Il faut reconnaître une chose à
Jean-Paul Dubois : le talent de finir ses livres. Je viens d’en lire deux
coup sur coup, prêtés – à ma demande – par mon amie Carole. Une Vie
Française, un roman ( ?) auquel l’usage du « je » donne un
fumet autobiographique peut-être usurpé, puis Éloge du gaucher, un
essai.
Une Vie Française obéit strictement à un principe : la vie
du narrateur – irrémédiablement toulousaine – marche du même pas que les
élections présidentielles de la seconde moitié, puis des débuts des XXe
et XXIe siècles. Depuis l’événement fondateur de la mort de son
frère le jour de l’élection de de Gaulle en décembre 58 jusqu’au deuxième
mandat de Chirac, ça a un petit côté Forrest Gump à la française. Ou Tours
et détours de la vilaine fille, ce roman de Vargas Llosa entrepris sur un
air allègre de mambo, et qui entraîne le lecteur sur les traces des diverses
révolutions de gauche à travers le monde à la suite de cette « vilaine
fille » allégorique et increvable dont on finit par rêver qu’elle y reste,
une bonne fois, tant le système devient lassant et les personnages antipathiques.

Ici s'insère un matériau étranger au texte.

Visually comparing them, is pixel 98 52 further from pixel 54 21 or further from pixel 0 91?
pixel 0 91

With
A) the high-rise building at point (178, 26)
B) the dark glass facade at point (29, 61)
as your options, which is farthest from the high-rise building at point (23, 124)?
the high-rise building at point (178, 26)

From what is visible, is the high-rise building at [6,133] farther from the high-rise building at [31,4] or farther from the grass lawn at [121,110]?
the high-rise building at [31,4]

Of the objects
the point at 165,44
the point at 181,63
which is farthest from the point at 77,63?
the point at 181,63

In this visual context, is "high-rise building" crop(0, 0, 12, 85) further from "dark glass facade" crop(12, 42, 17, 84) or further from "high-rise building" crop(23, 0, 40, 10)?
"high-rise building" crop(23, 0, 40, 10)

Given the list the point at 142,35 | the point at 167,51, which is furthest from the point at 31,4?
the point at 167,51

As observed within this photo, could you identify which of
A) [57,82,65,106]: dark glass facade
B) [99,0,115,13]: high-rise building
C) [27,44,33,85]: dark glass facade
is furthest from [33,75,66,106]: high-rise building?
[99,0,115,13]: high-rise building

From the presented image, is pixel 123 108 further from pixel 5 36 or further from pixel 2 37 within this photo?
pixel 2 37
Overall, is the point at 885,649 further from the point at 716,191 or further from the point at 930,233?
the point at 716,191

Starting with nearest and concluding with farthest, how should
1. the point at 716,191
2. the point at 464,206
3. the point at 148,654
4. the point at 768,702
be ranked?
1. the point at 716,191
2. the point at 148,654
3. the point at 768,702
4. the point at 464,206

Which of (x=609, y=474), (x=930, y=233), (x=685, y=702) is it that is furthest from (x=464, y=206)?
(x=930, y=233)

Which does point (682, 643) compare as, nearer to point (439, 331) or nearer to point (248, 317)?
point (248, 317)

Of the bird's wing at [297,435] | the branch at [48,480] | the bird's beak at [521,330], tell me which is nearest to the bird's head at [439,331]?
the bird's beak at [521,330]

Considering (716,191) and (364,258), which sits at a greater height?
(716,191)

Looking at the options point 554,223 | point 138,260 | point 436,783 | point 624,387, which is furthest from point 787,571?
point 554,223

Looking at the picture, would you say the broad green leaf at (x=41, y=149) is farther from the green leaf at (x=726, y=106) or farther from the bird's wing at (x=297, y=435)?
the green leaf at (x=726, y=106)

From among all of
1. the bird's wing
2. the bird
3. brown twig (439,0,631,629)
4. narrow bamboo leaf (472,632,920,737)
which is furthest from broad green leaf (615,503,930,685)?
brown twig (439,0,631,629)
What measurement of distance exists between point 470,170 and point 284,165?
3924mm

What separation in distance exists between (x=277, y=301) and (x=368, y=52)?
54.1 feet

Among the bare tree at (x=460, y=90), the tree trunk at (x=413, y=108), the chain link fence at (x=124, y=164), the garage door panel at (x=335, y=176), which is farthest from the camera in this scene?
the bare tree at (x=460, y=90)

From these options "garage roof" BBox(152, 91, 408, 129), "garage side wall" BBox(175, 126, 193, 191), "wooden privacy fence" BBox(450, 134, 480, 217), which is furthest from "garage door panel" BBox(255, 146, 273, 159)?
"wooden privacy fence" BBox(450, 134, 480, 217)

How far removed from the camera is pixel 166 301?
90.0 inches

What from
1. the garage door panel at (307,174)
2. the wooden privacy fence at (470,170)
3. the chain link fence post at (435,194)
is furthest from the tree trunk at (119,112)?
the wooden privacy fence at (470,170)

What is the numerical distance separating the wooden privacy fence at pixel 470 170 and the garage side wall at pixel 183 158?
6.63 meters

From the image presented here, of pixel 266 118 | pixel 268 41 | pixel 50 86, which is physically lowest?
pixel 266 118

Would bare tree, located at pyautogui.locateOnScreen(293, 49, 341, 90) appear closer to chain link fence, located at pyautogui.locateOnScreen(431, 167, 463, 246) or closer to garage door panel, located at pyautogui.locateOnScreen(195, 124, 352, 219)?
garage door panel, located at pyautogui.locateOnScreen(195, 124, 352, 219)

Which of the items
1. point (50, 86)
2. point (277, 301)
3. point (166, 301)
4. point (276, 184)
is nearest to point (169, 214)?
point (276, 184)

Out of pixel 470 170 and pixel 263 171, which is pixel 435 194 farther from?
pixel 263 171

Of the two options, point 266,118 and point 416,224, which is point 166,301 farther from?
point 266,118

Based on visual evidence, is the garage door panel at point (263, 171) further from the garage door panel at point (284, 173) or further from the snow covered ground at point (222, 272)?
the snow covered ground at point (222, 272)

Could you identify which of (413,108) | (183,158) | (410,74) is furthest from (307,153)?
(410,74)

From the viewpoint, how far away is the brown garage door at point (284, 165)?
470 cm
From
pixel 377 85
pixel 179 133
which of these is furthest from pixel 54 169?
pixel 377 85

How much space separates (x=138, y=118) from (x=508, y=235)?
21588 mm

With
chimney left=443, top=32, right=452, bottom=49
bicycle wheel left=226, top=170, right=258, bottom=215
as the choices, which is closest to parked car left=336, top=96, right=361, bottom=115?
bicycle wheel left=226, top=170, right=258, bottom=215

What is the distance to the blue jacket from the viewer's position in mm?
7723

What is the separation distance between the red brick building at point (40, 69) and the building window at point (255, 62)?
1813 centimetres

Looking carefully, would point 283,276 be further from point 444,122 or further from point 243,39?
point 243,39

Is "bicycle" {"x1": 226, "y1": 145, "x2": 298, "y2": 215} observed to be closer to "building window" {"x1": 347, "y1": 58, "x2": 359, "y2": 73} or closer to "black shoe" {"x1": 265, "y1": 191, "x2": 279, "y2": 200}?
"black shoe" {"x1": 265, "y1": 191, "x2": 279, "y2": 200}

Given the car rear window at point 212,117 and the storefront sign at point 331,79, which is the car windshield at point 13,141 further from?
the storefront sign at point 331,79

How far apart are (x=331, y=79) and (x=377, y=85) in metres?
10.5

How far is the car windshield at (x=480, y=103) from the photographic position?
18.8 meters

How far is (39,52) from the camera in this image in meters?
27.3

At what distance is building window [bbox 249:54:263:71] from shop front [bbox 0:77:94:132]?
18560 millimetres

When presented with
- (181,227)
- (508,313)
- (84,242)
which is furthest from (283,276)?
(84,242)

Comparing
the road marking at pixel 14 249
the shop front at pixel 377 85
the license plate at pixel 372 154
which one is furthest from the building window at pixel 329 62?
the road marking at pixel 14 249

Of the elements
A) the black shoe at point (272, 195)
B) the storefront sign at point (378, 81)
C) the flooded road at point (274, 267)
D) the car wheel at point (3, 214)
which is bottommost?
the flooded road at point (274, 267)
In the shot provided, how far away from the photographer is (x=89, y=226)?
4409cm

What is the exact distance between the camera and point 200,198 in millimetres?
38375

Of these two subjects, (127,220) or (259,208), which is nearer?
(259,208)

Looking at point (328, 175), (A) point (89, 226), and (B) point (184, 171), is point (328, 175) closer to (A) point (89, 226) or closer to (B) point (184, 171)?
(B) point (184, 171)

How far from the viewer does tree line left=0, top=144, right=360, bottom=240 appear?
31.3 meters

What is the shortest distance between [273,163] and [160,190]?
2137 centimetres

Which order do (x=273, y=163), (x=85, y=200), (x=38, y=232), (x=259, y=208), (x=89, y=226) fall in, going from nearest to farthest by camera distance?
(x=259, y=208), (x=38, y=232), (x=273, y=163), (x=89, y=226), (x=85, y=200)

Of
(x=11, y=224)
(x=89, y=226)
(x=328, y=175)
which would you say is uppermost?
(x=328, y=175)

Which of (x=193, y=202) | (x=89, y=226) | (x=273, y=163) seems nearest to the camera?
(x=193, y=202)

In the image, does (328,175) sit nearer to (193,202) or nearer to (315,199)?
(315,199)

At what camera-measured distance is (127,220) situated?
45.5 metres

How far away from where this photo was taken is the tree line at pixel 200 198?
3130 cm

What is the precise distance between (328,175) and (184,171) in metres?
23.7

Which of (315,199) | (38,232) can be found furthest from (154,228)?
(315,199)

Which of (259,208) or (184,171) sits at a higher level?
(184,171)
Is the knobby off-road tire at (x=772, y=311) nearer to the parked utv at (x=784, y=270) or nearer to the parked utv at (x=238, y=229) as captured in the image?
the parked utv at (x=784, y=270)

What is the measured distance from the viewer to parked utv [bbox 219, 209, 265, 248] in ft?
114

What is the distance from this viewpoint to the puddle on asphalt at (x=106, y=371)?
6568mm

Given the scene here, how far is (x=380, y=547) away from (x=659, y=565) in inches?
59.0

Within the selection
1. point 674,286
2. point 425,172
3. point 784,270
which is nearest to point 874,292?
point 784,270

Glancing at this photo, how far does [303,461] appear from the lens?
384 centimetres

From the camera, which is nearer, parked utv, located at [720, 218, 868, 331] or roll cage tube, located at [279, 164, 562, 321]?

Chez J. P. D., dans les deux que je viens de lire, même sentiment de
déception : à chaque fois, un début séduisant, puis le sentiment de
sombrer dans un bavardage mondain. Indéniablement bien écrit, mais creux. À
cause, sans doute, d’une certaine fatuité légère, lasse, agacée, d’une tendance
au persiflage, aussi. Et quand l’agacement est enfin partagé par le lecteur –
enfin, la lectrice, moi précisément, car ces ouvrages ont été salués par le
public, et Une Vie Française a reçu le Prix Fémina, (à quoi
pensaient-elles, les femmes, de couronner de leur prix un ouvrage si
intensément masculin ?) – quand l’agacement donc m’a saisie, je me suis
laissée regagner à la fin : le père déserté par sa famille et par la vie même
d’Une Vie française contemplant le dernier paysage de son grand-père
paternel berger, sur une crête des Pyrénées, un fil du rasoir du monde, avec sa
fille enfermée dans le silence, ou l’histoire du gaucher (El Zurdo) meurtrier
et silencieux, contée par un minuscule Espagnol fin de race sur un balcon
nocturne face aux lumières gauches et droites, anglaises et espagnoles, de
Gibraltar. Des fins au bord du monde, toutes les deux, quand on y pense.